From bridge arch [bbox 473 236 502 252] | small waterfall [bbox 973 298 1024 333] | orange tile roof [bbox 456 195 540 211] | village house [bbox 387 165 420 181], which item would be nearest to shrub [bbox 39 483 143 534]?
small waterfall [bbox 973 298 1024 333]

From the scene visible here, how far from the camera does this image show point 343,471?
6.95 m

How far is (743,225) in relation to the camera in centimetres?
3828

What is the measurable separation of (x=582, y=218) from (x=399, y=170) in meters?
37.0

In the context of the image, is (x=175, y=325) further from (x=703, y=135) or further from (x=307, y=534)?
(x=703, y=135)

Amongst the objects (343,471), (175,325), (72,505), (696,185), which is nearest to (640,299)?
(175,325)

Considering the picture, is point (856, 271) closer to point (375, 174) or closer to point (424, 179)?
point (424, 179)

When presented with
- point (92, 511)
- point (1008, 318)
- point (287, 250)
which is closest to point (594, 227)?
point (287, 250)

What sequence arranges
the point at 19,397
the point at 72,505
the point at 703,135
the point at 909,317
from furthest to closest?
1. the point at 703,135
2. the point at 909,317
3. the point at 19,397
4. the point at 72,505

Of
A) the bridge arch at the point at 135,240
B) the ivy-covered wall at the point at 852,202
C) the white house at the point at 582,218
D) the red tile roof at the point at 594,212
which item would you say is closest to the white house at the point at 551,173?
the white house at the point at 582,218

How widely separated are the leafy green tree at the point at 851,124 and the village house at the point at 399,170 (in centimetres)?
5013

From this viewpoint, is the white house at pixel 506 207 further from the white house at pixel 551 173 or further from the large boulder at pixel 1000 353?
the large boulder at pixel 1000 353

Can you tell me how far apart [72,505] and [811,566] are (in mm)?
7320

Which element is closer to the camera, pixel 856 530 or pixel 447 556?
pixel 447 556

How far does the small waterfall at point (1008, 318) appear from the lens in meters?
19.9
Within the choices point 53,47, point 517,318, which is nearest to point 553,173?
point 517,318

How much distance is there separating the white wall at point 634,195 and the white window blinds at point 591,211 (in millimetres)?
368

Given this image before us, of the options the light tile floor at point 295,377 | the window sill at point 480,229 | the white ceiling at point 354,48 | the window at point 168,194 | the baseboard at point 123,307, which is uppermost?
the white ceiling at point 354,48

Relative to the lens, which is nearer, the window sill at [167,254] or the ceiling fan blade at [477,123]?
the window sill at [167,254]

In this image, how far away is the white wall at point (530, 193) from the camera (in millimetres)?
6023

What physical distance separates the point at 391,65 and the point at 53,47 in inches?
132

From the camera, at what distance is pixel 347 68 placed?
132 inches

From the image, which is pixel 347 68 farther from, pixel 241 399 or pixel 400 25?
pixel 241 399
=-=-=
Repeat every line above word for word, keeping the original order.

From bridge arch [bbox 473 236 502 252] | small waterfall [bbox 973 298 1024 333] | orange tile roof [bbox 456 195 540 211] | village house [bbox 387 165 420 181], which item would be nearest to shrub [bbox 39 483 143 534]?
small waterfall [bbox 973 298 1024 333]

From the scene visible here, how far from the camera does this image show point 343,471?
6.95 m

How far is (743,225) in relation to the camera in centimetres?
3828

What is the measurable separation of (x=582, y=218) from (x=399, y=170) in meters?
37.0

In the context of the image, is (x=175, y=325) further from (x=703, y=135) or further from (x=307, y=534)?
(x=703, y=135)

Amongst the objects (343,471), (175,325), (72,505), (696,185), which is nearest to (640,299)?
(175,325)

Considering the picture, is point (856, 271) closer to point (375, 174) or closer to point (424, 179)?
point (424, 179)

When presented with
- point (92, 511)
- point (1008, 318)
- point (287, 250)
which is closest to point (594, 227)?
point (287, 250)

What sequence arranges
the point at 19,397
the point at 72,505
the point at 703,135
the point at 909,317
from furthest to closest?
1. the point at 703,135
2. the point at 909,317
3. the point at 19,397
4. the point at 72,505

Of
A) the bridge arch at the point at 135,240
B) the ivy-covered wall at the point at 852,202
C) the white house at the point at 582,218
D) the red tile roof at the point at 594,212
which item would you say is closest to the white house at the point at 551,173?
the white house at the point at 582,218

How widely separated are the leafy green tree at the point at 851,124 and the village house at the point at 399,170 (in centimetres)?
5013

From this viewpoint, is the white house at pixel 506 207 further from the white house at pixel 551 173 or further from the large boulder at pixel 1000 353?
the large boulder at pixel 1000 353

Can you tell me how far apart [72,505] and [811,566] are (in mm)?
7320

Which element is closer to the camera, pixel 856 530 or pixel 447 556?
pixel 447 556

How far does the small waterfall at point (1008, 318) appear from the lens in meters?
19.9
Within the choices point 53,47, point 517,318, which is nearest to point 553,173?
point 517,318

How much distance is there separating the white wall at point 634,195 and the white window blinds at point 591,211 (in millimetres)?
368

Given this image before us, of the options the light tile floor at point 295,377 | the window sill at point 480,229 | the white ceiling at point 354,48 | the window at point 168,194 | the baseboard at point 123,307, which is uppermost?
the white ceiling at point 354,48

Relative to the lens, which is nearer, the window sill at [167,254] or the ceiling fan blade at [477,123]?
the window sill at [167,254]

In this image, how far away is the white wall at point (530, 193) from the camera (in millimetres)?
6023

What physical distance separates the point at 391,65 and the point at 53,47 in inches?
132

From the camera, at what distance is pixel 347 68 placed?
132 inches

From the image, which is pixel 347 68 farther from, pixel 241 399 or pixel 400 25?
pixel 241 399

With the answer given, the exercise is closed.